All the News…?

Walking past the newsstand last weekend, a New York Times headline caught my attention: As Trucking Rules Are Eased, A Debate on Safety Intensifies.

I picked up the article, hoping to learn about safety concerns and actions the industry is taking to address them.

Sandwiched between the first and last paragraph of the article, both of which detailed the tragic death of a grandmother in a truck/car accident in 2004, were quotes such as these:

“Largely unchecked by the Republican-led Congress, federal agencies, often led by former industry officials, have methodically reduced outdated regulations and delayed enforcement of others.” And “to advance its agenda, the Bush administration has installed industry officials in influential posts.”

These types of quotes might lead the reader to believe that safety statistics indicate increasing danger on the roads. But statistics show that injuries and deaths per mile are down, and injuries and deaths overall have been reduced even though many more cars and trucks travel our roads.

Everyone would welcome an open and thoughtful discussion on how we can continue the great progress made on highway safety during the last decade. Should the free market sort it out by penalizing companies that cut safety corners? Or should those in government fulfill their reason for being by passing laws and judgements creating a world free from accidents?

What doesn’t contribute to these discussions are polemics that use terms such as “diesel death zones,” or emotional terror tactics like the scribes at the New York Times did.

Despite what the New York Times says, and what other mainstream media articles report, I know that for the most part our industry consists of a disproportionate number of good people who care about their communities, their companies, and their colleagues.

So why does the mainstream media feel the need to take good news about good folks in a good industry and use the politics of victimization to make it bad news?

I can come up with only one answer: the mainstream media is now in PR-mode—pushing for transportation re-regulation given the changing political winds in Washington.
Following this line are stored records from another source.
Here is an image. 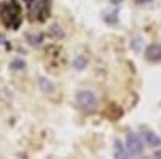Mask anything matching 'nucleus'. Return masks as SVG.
Listing matches in <instances>:
<instances>
[{
	"label": "nucleus",
	"mask_w": 161,
	"mask_h": 159,
	"mask_svg": "<svg viewBox=\"0 0 161 159\" xmlns=\"http://www.w3.org/2000/svg\"><path fill=\"white\" fill-rule=\"evenodd\" d=\"M121 2H123V0H111L113 5H118V3H121Z\"/></svg>",
	"instance_id": "nucleus-14"
},
{
	"label": "nucleus",
	"mask_w": 161,
	"mask_h": 159,
	"mask_svg": "<svg viewBox=\"0 0 161 159\" xmlns=\"http://www.w3.org/2000/svg\"><path fill=\"white\" fill-rule=\"evenodd\" d=\"M145 58H147V61L159 63L161 61V45H158V44L148 45L145 50Z\"/></svg>",
	"instance_id": "nucleus-5"
},
{
	"label": "nucleus",
	"mask_w": 161,
	"mask_h": 159,
	"mask_svg": "<svg viewBox=\"0 0 161 159\" xmlns=\"http://www.w3.org/2000/svg\"><path fill=\"white\" fill-rule=\"evenodd\" d=\"M50 35L55 37V39H63L64 37V32H63V29L60 28L58 24H53L52 28H50Z\"/></svg>",
	"instance_id": "nucleus-7"
},
{
	"label": "nucleus",
	"mask_w": 161,
	"mask_h": 159,
	"mask_svg": "<svg viewBox=\"0 0 161 159\" xmlns=\"http://www.w3.org/2000/svg\"><path fill=\"white\" fill-rule=\"evenodd\" d=\"M142 137H143V141L148 145V146H152V148H156V146H159V145H161V138L156 134H153V132L145 130L143 134H142Z\"/></svg>",
	"instance_id": "nucleus-6"
},
{
	"label": "nucleus",
	"mask_w": 161,
	"mask_h": 159,
	"mask_svg": "<svg viewBox=\"0 0 161 159\" xmlns=\"http://www.w3.org/2000/svg\"><path fill=\"white\" fill-rule=\"evenodd\" d=\"M0 19L7 29L18 31L23 21V10L18 0H8L0 5Z\"/></svg>",
	"instance_id": "nucleus-1"
},
{
	"label": "nucleus",
	"mask_w": 161,
	"mask_h": 159,
	"mask_svg": "<svg viewBox=\"0 0 161 159\" xmlns=\"http://www.w3.org/2000/svg\"><path fill=\"white\" fill-rule=\"evenodd\" d=\"M152 0H136V3H148Z\"/></svg>",
	"instance_id": "nucleus-13"
},
{
	"label": "nucleus",
	"mask_w": 161,
	"mask_h": 159,
	"mask_svg": "<svg viewBox=\"0 0 161 159\" xmlns=\"http://www.w3.org/2000/svg\"><path fill=\"white\" fill-rule=\"evenodd\" d=\"M86 64H87V60H86L84 56H77V58H74V61H73V66H74L76 69H84Z\"/></svg>",
	"instance_id": "nucleus-8"
},
{
	"label": "nucleus",
	"mask_w": 161,
	"mask_h": 159,
	"mask_svg": "<svg viewBox=\"0 0 161 159\" xmlns=\"http://www.w3.org/2000/svg\"><path fill=\"white\" fill-rule=\"evenodd\" d=\"M40 87H42V90H44V92H53V90H55V87H53L50 82L47 84L45 79H40Z\"/></svg>",
	"instance_id": "nucleus-10"
},
{
	"label": "nucleus",
	"mask_w": 161,
	"mask_h": 159,
	"mask_svg": "<svg viewBox=\"0 0 161 159\" xmlns=\"http://www.w3.org/2000/svg\"><path fill=\"white\" fill-rule=\"evenodd\" d=\"M24 61L23 60H15V61H11V68L15 69V71H19V69H23L24 68Z\"/></svg>",
	"instance_id": "nucleus-11"
},
{
	"label": "nucleus",
	"mask_w": 161,
	"mask_h": 159,
	"mask_svg": "<svg viewBox=\"0 0 161 159\" xmlns=\"http://www.w3.org/2000/svg\"><path fill=\"white\" fill-rule=\"evenodd\" d=\"M28 39L31 40V45H39V44H40V40H42V34H37L36 37H32V35H28Z\"/></svg>",
	"instance_id": "nucleus-12"
},
{
	"label": "nucleus",
	"mask_w": 161,
	"mask_h": 159,
	"mask_svg": "<svg viewBox=\"0 0 161 159\" xmlns=\"http://www.w3.org/2000/svg\"><path fill=\"white\" fill-rule=\"evenodd\" d=\"M155 157H161V151H156L155 153Z\"/></svg>",
	"instance_id": "nucleus-15"
},
{
	"label": "nucleus",
	"mask_w": 161,
	"mask_h": 159,
	"mask_svg": "<svg viewBox=\"0 0 161 159\" xmlns=\"http://www.w3.org/2000/svg\"><path fill=\"white\" fill-rule=\"evenodd\" d=\"M77 104L80 106V109L82 111H87V113H92L93 109L97 108V97L92 93V92L89 90H82V92H79L77 97Z\"/></svg>",
	"instance_id": "nucleus-3"
},
{
	"label": "nucleus",
	"mask_w": 161,
	"mask_h": 159,
	"mask_svg": "<svg viewBox=\"0 0 161 159\" xmlns=\"http://www.w3.org/2000/svg\"><path fill=\"white\" fill-rule=\"evenodd\" d=\"M126 150L130 156L143 154V141H142V138L137 134L130 132V134L127 135V138H126Z\"/></svg>",
	"instance_id": "nucleus-4"
},
{
	"label": "nucleus",
	"mask_w": 161,
	"mask_h": 159,
	"mask_svg": "<svg viewBox=\"0 0 161 159\" xmlns=\"http://www.w3.org/2000/svg\"><path fill=\"white\" fill-rule=\"evenodd\" d=\"M114 143H116L114 145V146H116V157H126V154H129V153H126L123 150V143H121L119 140H116Z\"/></svg>",
	"instance_id": "nucleus-9"
},
{
	"label": "nucleus",
	"mask_w": 161,
	"mask_h": 159,
	"mask_svg": "<svg viewBox=\"0 0 161 159\" xmlns=\"http://www.w3.org/2000/svg\"><path fill=\"white\" fill-rule=\"evenodd\" d=\"M31 23H44L50 16V0H24Z\"/></svg>",
	"instance_id": "nucleus-2"
}]
</instances>
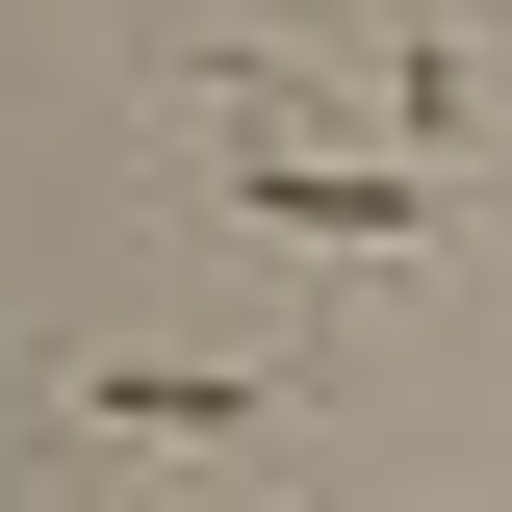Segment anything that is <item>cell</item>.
I'll return each mask as SVG.
<instances>
[{
  "mask_svg": "<svg viewBox=\"0 0 512 512\" xmlns=\"http://www.w3.org/2000/svg\"><path fill=\"white\" fill-rule=\"evenodd\" d=\"M77 410H103V436H154V461H180V436H231L256 384H231V359H103V384H77Z\"/></svg>",
  "mask_w": 512,
  "mask_h": 512,
  "instance_id": "cell-2",
  "label": "cell"
},
{
  "mask_svg": "<svg viewBox=\"0 0 512 512\" xmlns=\"http://www.w3.org/2000/svg\"><path fill=\"white\" fill-rule=\"evenodd\" d=\"M231 231H282V256H410L436 180H384V154H231Z\"/></svg>",
  "mask_w": 512,
  "mask_h": 512,
  "instance_id": "cell-1",
  "label": "cell"
}]
</instances>
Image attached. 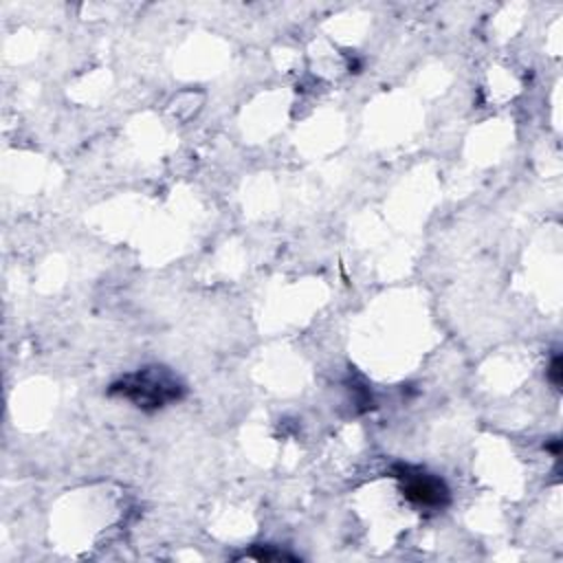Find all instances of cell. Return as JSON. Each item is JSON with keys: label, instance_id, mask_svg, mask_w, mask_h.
Returning <instances> with one entry per match:
<instances>
[{"label": "cell", "instance_id": "1", "mask_svg": "<svg viewBox=\"0 0 563 563\" xmlns=\"http://www.w3.org/2000/svg\"><path fill=\"white\" fill-rule=\"evenodd\" d=\"M108 394L130 400L143 411H156L169 402L180 400L185 385L165 367H143L112 383Z\"/></svg>", "mask_w": 563, "mask_h": 563}, {"label": "cell", "instance_id": "2", "mask_svg": "<svg viewBox=\"0 0 563 563\" xmlns=\"http://www.w3.org/2000/svg\"><path fill=\"white\" fill-rule=\"evenodd\" d=\"M394 477L400 482L402 495L420 508H442L449 504V488L438 475L398 464L394 468Z\"/></svg>", "mask_w": 563, "mask_h": 563}, {"label": "cell", "instance_id": "3", "mask_svg": "<svg viewBox=\"0 0 563 563\" xmlns=\"http://www.w3.org/2000/svg\"><path fill=\"white\" fill-rule=\"evenodd\" d=\"M561 367H563V361H561L559 354H554V356H552V363H550V367H548V378L552 380V385H554L556 389L561 387Z\"/></svg>", "mask_w": 563, "mask_h": 563}]
</instances>
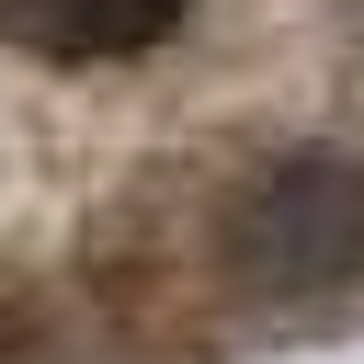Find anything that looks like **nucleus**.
<instances>
[{"mask_svg": "<svg viewBox=\"0 0 364 364\" xmlns=\"http://www.w3.org/2000/svg\"><path fill=\"white\" fill-rule=\"evenodd\" d=\"M239 250H250L262 284H330V273H353V250H364V182L330 171V159L273 171L262 205H250V228H239Z\"/></svg>", "mask_w": 364, "mask_h": 364, "instance_id": "obj_1", "label": "nucleus"}, {"mask_svg": "<svg viewBox=\"0 0 364 364\" xmlns=\"http://www.w3.org/2000/svg\"><path fill=\"white\" fill-rule=\"evenodd\" d=\"M193 0H0V34L34 46V57H125V46H159Z\"/></svg>", "mask_w": 364, "mask_h": 364, "instance_id": "obj_2", "label": "nucleus"}]
</instances>
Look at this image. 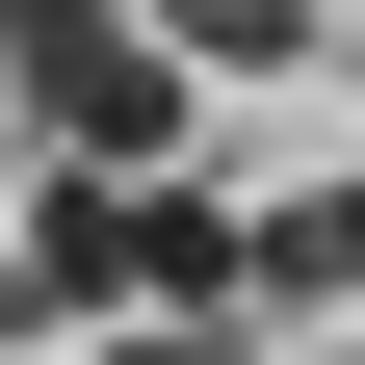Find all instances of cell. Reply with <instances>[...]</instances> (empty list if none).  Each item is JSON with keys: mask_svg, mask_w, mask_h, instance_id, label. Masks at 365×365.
Listing matches in <instances>:
<instances>
[{"mask_svg": "<svg viewBox=\"0 0 365 365\" xmlns=\"http://www.w3.org/2000/svg\"><path fill=\"white\" fill-rule=\"evenodd\" d=\"M261 287L287 313H365V182H287V209H261Z\"/></svg>", "mask_w": 365, "mask_h": 365, "instance_id": "cell-1", "label": "cell"}, {"mask_svg": "<svg viewBox=\"0 0 365 365\" xmlns=\"http://www.w3.org/2000/svg\"><path fill=\"white\" fill-rule=\"evenodd\" d=\"M157 26H182L209 78H261V53H313V0H157Z\"/></svg>", "mask_w": 365, "mask_h": 365, "instance_id": "cell-2", "label": "cell"}, {"mask_svg": "<svg viewBox=\"0 0 365 365\" xmlns=\"http://www.w3.org/2000/svg\"><path fill=\"white\" fill-rule=\"evenodd\" d=\"M78 365H235V339H209V313H105Z\"/></svg>", "mask_w": 365, "mask_h": 365, "instance_id": "cell-3", "label": "cell"}, {"mask_svg": "<svg viewBox=\"0 0 365 365\" xmlns=\"http://www.w3.org/2000/svg\"><path fill=\"white\" fill-rule=\"evenodd\" d=\"M313 365H365V313H339V339H313Z\"/></svg>", "mask_w": 365, "mask_h": 365, "instance_id": "cell-4", "label": "cell"}]
</instances>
As the New York Times goes, so goes the broadcast nation. So look for these kinds of articles to continue, and ripple through the broadcast media and appear in a newspaper near you.

William J. Augello, Esq., 1926–2006

Inbound Logistics marks the passing of Bill Augello—teacher, speaker, and advocate for what’s right in our industry. Whether you know it or not, much in our industry has been touched or impacted by his actions over the last several decades. Bill dedicated his life to this industry and he will be missed.